- WHAT YOU ARE ASKED TO DO -
Rewrite the material below, putting "barrette" wherever "hair clip" appears and changing nothing else. Leave out the pictures.

- INPUT DATA -
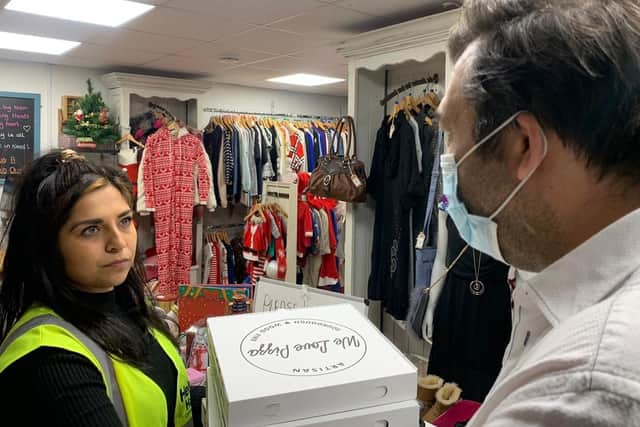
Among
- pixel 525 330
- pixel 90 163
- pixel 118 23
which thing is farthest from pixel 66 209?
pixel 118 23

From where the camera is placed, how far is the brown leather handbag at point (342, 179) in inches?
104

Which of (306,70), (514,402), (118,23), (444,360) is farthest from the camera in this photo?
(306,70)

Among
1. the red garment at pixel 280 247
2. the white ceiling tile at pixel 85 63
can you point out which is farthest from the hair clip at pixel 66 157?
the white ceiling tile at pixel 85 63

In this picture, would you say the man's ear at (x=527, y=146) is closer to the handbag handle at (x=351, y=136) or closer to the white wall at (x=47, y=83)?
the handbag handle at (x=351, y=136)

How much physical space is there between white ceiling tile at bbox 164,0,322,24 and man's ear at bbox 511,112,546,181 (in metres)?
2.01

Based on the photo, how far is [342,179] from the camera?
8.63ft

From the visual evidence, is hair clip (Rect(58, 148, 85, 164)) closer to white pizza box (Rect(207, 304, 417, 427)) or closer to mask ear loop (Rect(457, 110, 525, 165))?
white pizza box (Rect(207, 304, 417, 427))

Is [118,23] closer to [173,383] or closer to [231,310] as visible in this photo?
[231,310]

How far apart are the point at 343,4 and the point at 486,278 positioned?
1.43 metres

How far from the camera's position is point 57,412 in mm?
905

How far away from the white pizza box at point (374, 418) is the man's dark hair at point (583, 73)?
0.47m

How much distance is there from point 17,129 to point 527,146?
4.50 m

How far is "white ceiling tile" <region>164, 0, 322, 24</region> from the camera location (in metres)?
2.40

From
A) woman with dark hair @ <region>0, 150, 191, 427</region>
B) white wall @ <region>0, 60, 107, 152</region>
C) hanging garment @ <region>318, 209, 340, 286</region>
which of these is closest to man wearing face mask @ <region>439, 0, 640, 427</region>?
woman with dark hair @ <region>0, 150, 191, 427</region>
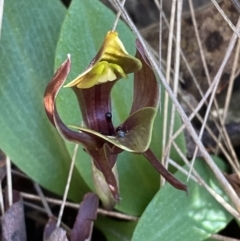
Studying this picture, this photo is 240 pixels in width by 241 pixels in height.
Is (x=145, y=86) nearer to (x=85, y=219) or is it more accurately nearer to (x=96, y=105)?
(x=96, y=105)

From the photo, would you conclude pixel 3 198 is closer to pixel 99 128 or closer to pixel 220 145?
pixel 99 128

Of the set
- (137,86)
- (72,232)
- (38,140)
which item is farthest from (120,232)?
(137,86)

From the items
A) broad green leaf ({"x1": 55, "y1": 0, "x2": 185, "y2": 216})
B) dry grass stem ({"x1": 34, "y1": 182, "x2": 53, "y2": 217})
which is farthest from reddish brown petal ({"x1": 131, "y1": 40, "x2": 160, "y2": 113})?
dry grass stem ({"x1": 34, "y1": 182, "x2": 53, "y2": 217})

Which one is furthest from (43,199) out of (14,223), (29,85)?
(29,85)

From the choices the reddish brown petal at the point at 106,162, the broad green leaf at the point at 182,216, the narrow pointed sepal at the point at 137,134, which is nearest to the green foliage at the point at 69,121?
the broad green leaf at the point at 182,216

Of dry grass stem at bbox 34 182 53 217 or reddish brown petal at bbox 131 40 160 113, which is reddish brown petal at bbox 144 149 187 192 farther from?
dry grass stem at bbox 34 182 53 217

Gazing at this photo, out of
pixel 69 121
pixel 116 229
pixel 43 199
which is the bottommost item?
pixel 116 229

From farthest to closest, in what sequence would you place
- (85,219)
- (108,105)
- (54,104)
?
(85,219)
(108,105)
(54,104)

- WORKED SOLUTION -
Among
- pixel 525 330
- pixel 90 163
- pixel 118 23
which thing is farthest from pixel 66 209?
pixel 118 23

From where the camera is placed, how far is the brown leather handbag at point (342, 179) in inches?
104

Which of (306,70), (514,402), (118,23), (444,360) is farthest from the camera in this photo?
(306,70)

Among
1. the red garment at pixel 280 247
2. the white ceiling tile at pixel 85 63
can you point out which is farthest from the barrette at pixel 66 157?
the white ceiling tile at pixel 85 63

In this picture, would you say the man's ear at (x=527, y=146) is closer to the handbag handle at (x=351, y=136) or closer to the white wall at (x=47, y=83)?
the handbag handle at (x=351, y=136)

How much physical space is there between white ceiling tile at bbox 164,0,322,24 and man's ear at bbox 511,112,546,181 (in metres)?
2.01

Based on the photo, how far is [342,179] from the camera?
8.63ft

From the visual evidence, is barrette (Rect(58, 148, 85, 164)) closer to white pizza box (Rect(207, 304, 417, 427)) or closer to mask ear loop (Rect(457, 110, 525, 165))?
white pizza box (Rect(207, 304, 417, 427))

Is [118,23] closer to [173,383] or closer to [231,310] as visible in this photo?
[231,310]

How far apart are the point at 343,4 and the point at 486,278 positioned?
1.43 metres

How far from the camera's position is point 57,412 in mm?
905

How far away from the white pizza box at point (374, 418) is the man's dark hair at point (583, 73)?
0.47m

How much distance is there from point 17,129 to point 527,146?
4.50 m

How far is "white ceiling tile" <region>164, 0, 322, 24</region> from the camera location (in metres)?
2.40

From
A) woman with dark hair @ <region>0, 150, 191, 427</region>
B) white wall @ <region>0, 60, 107, 152</region>
C) hanging garment @ <region>318, 209, 340, 286</region>
which of these is closest to man wearing face mask @ <region>439, 0, 640, 427</region>?
woman with dark hair @ <region>0, 150, 191, 427</region>
Studying this picture, this photo is 240 pixels in width by 241 pixels in height.
Is (x=145, y=86) nearer to (x=85, y=219) or is it more accurately nearer to (x=96, y=105)?
(x=96, y=105)

From the photo, would you conclude pixel 3 198 is closer to pixel 99 128 or closer to pixel 220 145?
pixel 99 128

Of the set
- (137,86)
- (72,232)
- (38,140)
which item is farthest from (120,232)?
(137,86)

From the items
A) broad green leaf ({"x1": 55, "y1": 0, "x2": 185, "y2": 216})
B) dry grass stem ({"x1": 34, "y1": 182, "x2": 53, "y2": 217})
which is farthest from reddish brown petal ({"x1": 131, "y1": 40, "x2": 160, "y2": 113})?
dry grass stem ({"x1": 34, "y1": 182, "x2": 53, "y2": 217})

Which one is furthest from (43,199) out of (14,223), (29,85)?
(29,85)

From the choices the reddish brown petal at the point at 106,162, the broad green leaf at the point at 182,216, the narrow pointed sepal at the point at 137,134, which is nearest to the green foliage at the point at 69,121?
the broad green leaf at the point at 182,216

Of dry grass stem at bbox 34 182 53 217 or reddish brown petal at bbox 131 40 160 113, which is reddish brown petal at bbox 144 149 187 192 farther from?
dry grass stem at bbox 34 182 53 217

Gazing at this photo, out of
pixel 69 121
pixel 116 229
pixel 43 199
which is the bottommost item?
pixel 116 229

From farthest to closest, in what sequence would you place
- (85,219)
- (108,105)
- (54,104)
?
(85,219)
(108,105)
(54,104)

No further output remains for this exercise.